For cosmic drama, nothing should beat a supermassive black hole. It weighs millions, or even billions of times as much as the Sun; it eats stars whole with no apparent difficulty (although it does sometimes burp); it heats up surrounding gases to such insane temperatures that you can see the glow halfway across the universe; and perhaps best of all, it gives Stephen Hawking something to theorize and argue about.
For all that, it turns out that something does beat a giant black hole: two giant black holes, especially ones circling each other like wary Sumo wrestlers getting ready to grapple. Such things are by no means unheard of: just about every galaxy has a supermassive black hole lurking at its core, and when two galaxies merge, as they often do, their central black holes orbit each other in an ever-tightening dance, and in many cases they eventually coalesce into one. When that happens, says General Relativity, they should trigger ripples in the fabric of spacetime itself, in the form of so-called gravitational waves that Einstein predicted, but that no one has yet detected directly.
Such a merger hasn’t ever been seen, but astronomers have just announced the discovery of the next best thing: a pair of supermassive black holes orbiting each other more closely than any ever before observed.

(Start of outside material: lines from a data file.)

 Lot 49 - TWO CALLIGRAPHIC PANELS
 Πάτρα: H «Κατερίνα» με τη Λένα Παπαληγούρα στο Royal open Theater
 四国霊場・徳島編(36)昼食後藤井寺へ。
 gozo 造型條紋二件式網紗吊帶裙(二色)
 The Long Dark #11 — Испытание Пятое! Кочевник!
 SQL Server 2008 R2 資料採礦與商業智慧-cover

Other twin black holes won’t merge for another few billion years, but these, says Caltech’s George Djorgovski, co-author of a paper in Nature describing the new discovery, “could merge in a mere million years.”
That still sounds like a long time, but it means the two black holes are virtually on top of each other—on a cosmic scale at least. If one were sitting in the Sun’s position, the other might be as close as the Oort Cloud of comets that sits at the edge of the Solar System. That’s crucial: astrophysicists don’t really know what happens in the last stages of the spiraling-in process—it’s known as the “final parsec problem,” a parsec being a bit over three light-years. And these two are very much in the thick of it.

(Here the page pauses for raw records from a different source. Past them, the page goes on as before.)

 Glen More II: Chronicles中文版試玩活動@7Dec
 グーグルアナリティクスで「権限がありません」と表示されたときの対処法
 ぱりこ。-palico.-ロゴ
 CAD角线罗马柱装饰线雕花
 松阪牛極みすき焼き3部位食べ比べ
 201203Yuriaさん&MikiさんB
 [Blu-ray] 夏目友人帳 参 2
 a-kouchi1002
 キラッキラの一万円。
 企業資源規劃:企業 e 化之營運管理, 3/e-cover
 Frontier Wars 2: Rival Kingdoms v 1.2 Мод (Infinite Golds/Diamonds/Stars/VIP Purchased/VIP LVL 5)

Djorgovski and his colleagues hasten to say they haven’t seen the black holes as individual objects: instead, they’re looking at the bright spot of light that marks the “accretion disk” of superheated gas that often surrounds black holes. Accretion disks flicker sometimes, as new gas is pulled in, but in the case of this object, known as PG 1302-102, the flicker is periodic, waxing and waning over a period of about five years. That’s the telltale sign that two objects are involved: one of the black holes’ accretion disks may be warped somehow by the gravity of the other, causing a hot spot that flashes us as it rotates into view.
What the astronomers are hoping for now is to find more examples like this. They have some 20 candidates already, and the more twin black holes they can find that are in tight orbits, the better they can understand what’s really going on. We may not be around to see PG 1302-102’s final collision—if it ever takes place—but somewhere out there, two black holes may be even closer to tangling.